» **Assignment**
For this exercise, retype the lines from the one that holds "family: Cervidae" through the one that holds "Q: What species is this?" in the records below, both included, exactly and without pictures.

[Opening Provided material section]

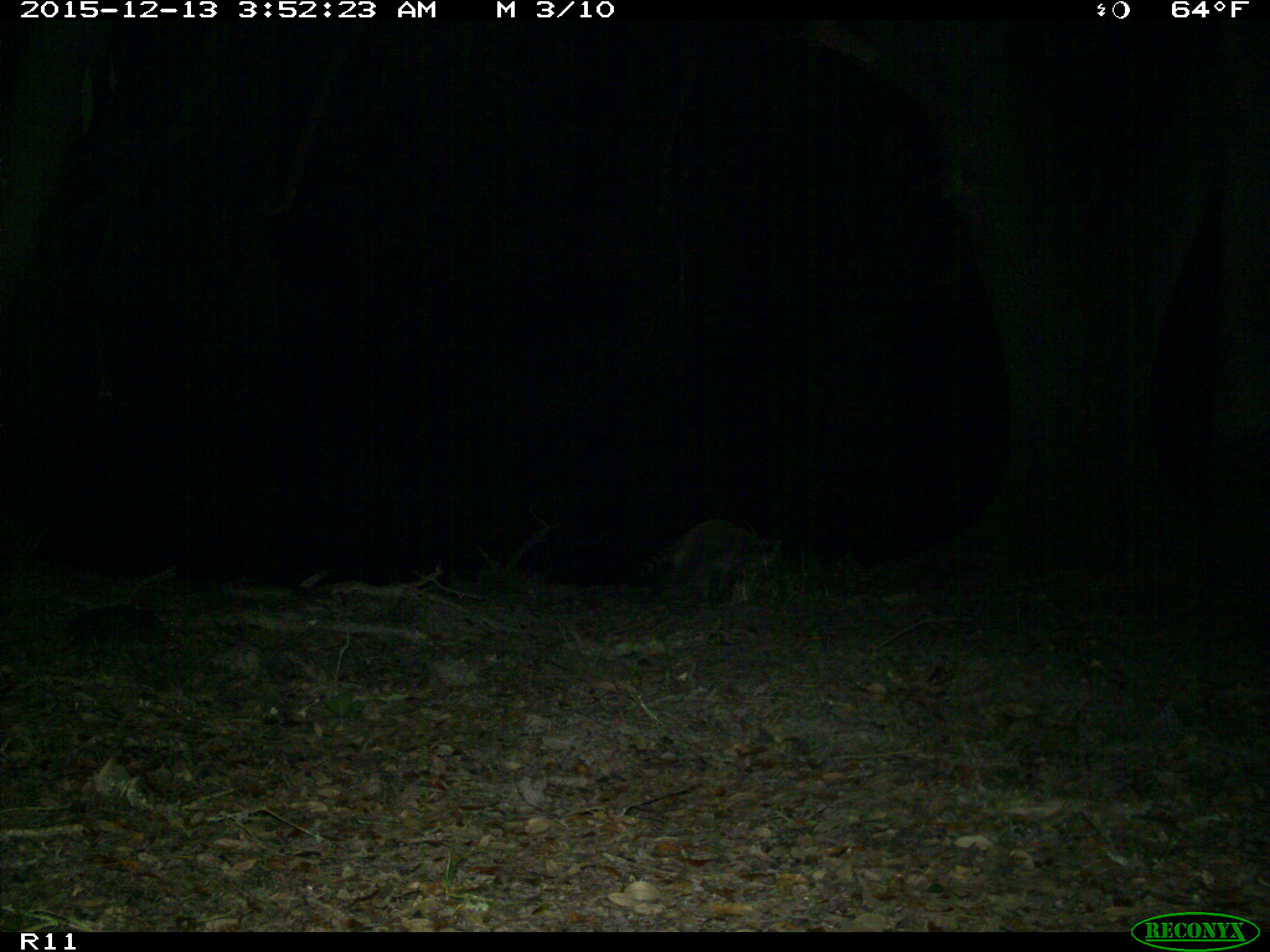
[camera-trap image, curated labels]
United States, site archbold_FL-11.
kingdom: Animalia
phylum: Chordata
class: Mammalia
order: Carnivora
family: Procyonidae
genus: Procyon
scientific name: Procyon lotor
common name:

[Closing Provided material section]
[Opening Provided material section]

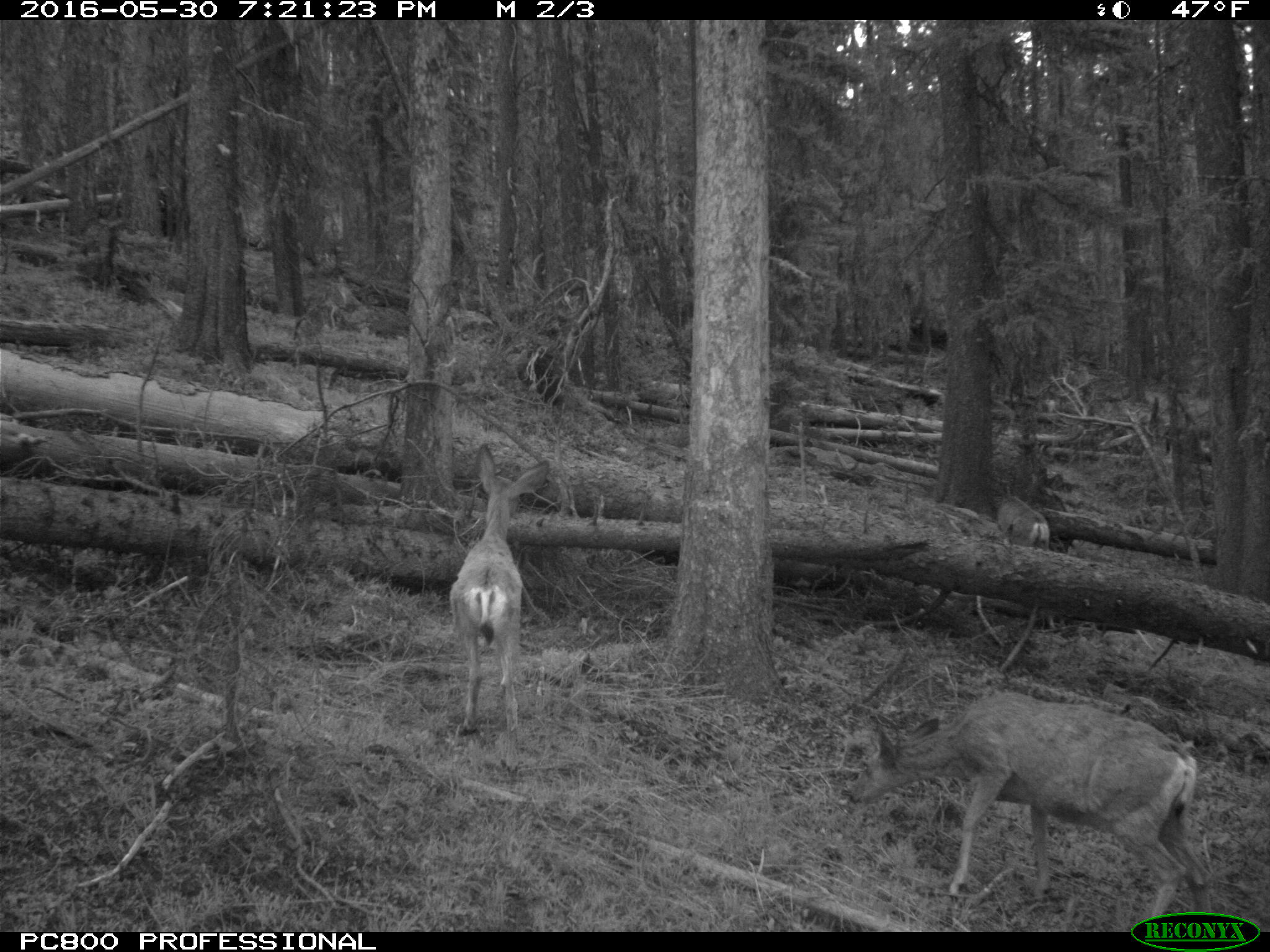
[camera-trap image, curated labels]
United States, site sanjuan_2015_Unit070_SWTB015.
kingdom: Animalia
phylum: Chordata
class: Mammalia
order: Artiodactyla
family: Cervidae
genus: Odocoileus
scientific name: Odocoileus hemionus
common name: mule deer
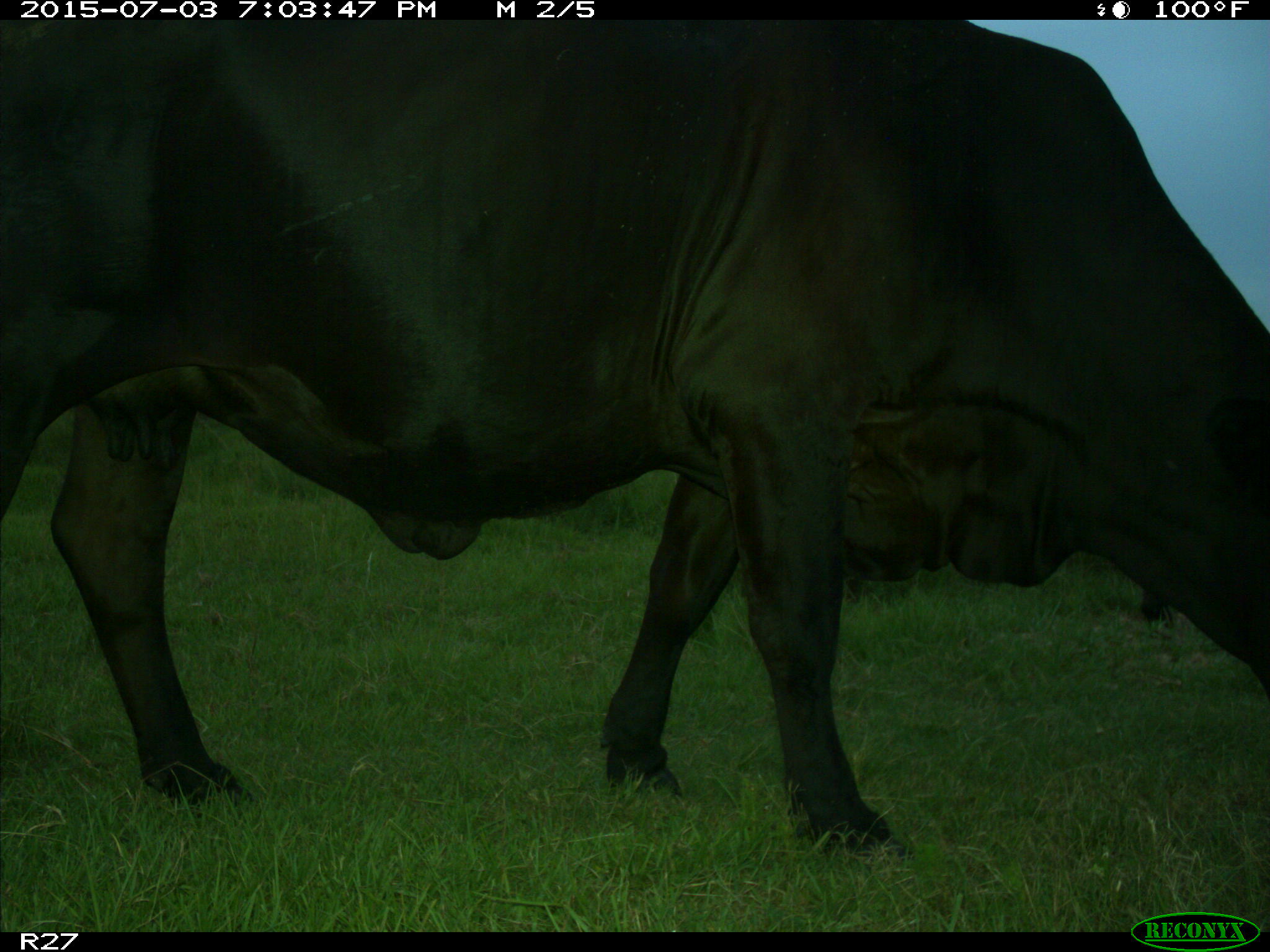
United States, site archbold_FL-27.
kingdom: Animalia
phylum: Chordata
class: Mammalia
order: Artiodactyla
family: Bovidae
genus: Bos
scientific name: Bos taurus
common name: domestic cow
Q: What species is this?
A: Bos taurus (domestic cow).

[Closing Provided material section]
[Opening Provided material section]

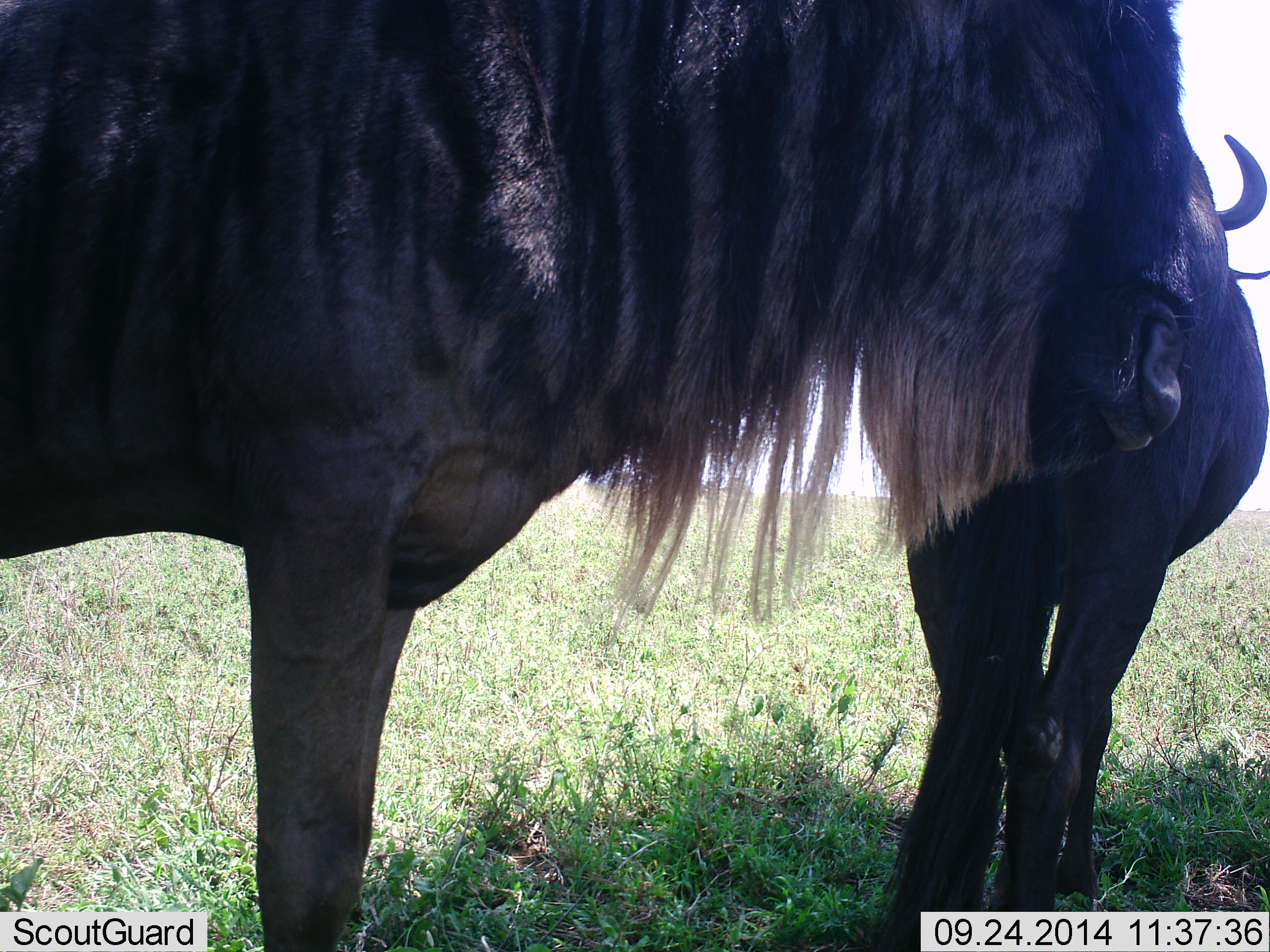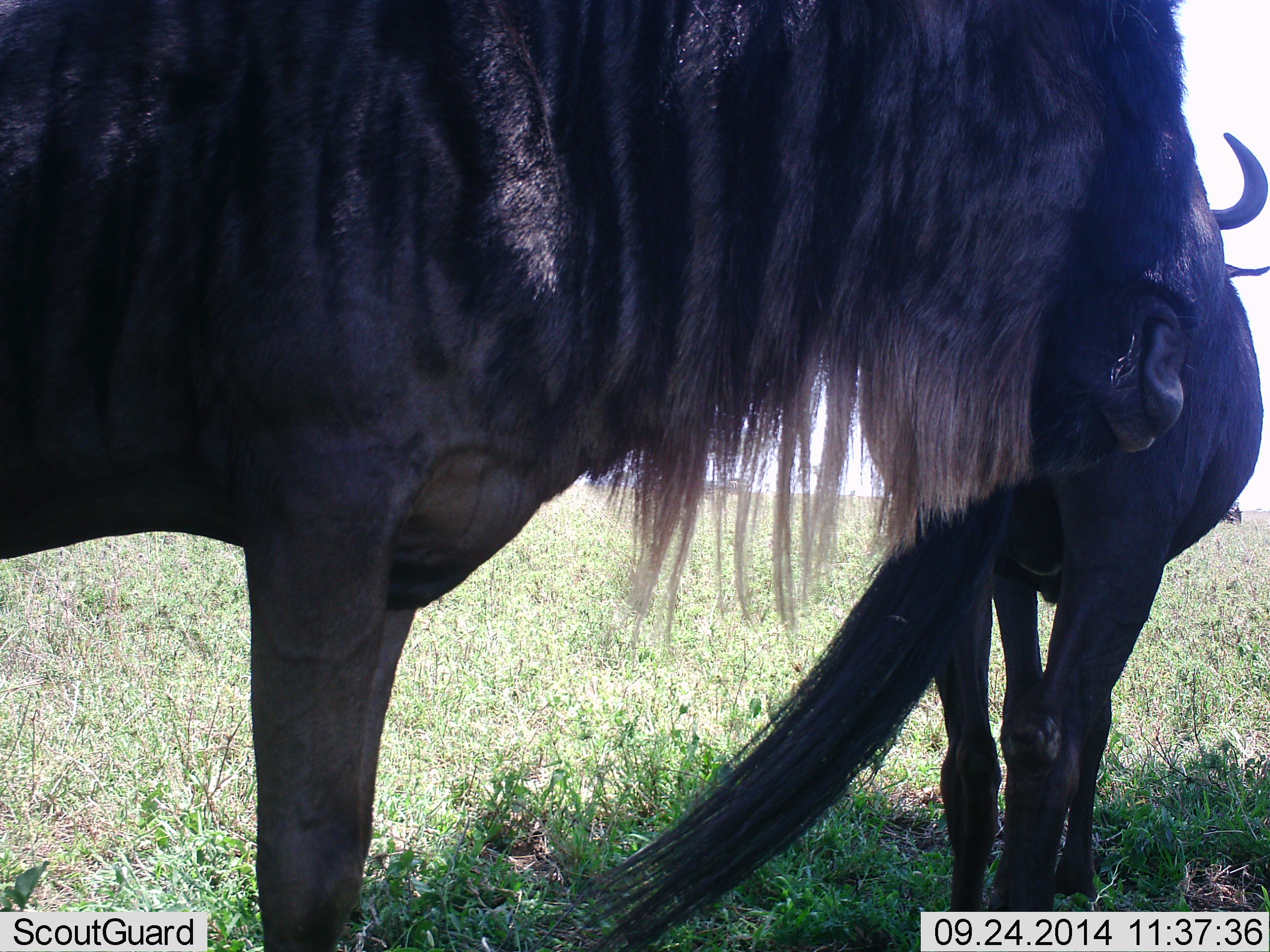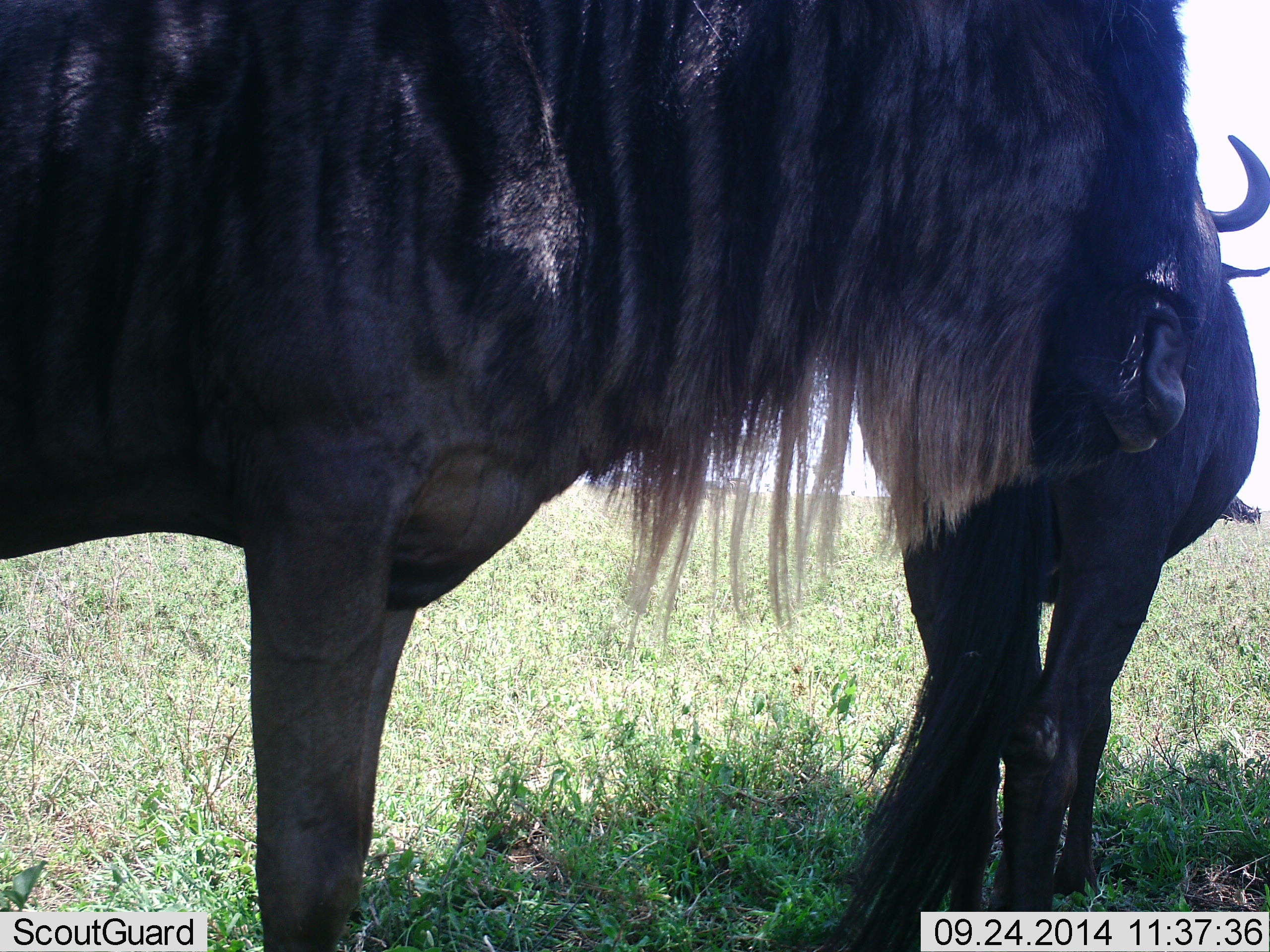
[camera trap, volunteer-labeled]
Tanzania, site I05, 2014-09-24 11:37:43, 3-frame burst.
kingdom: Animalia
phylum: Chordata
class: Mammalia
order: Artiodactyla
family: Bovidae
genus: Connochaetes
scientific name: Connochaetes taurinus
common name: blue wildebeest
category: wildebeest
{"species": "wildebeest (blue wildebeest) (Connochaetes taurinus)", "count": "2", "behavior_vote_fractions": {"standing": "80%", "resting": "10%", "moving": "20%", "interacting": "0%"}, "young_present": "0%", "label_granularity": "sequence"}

[Closing Provided material section]

» **Exercise answer**
family: Cervidae
genus: Odocoileus
scientific name: Odocoileus hemionus
common name: mule deer
United States, site archbold_FL-27.
kingdom: Animalia
phylum: Chordata
class: Mammalia
order: Artiodactyla
family: Bovidae
genus: Bos
scientific name: Bos taurus
common name: domestic cow
Q: What species is this?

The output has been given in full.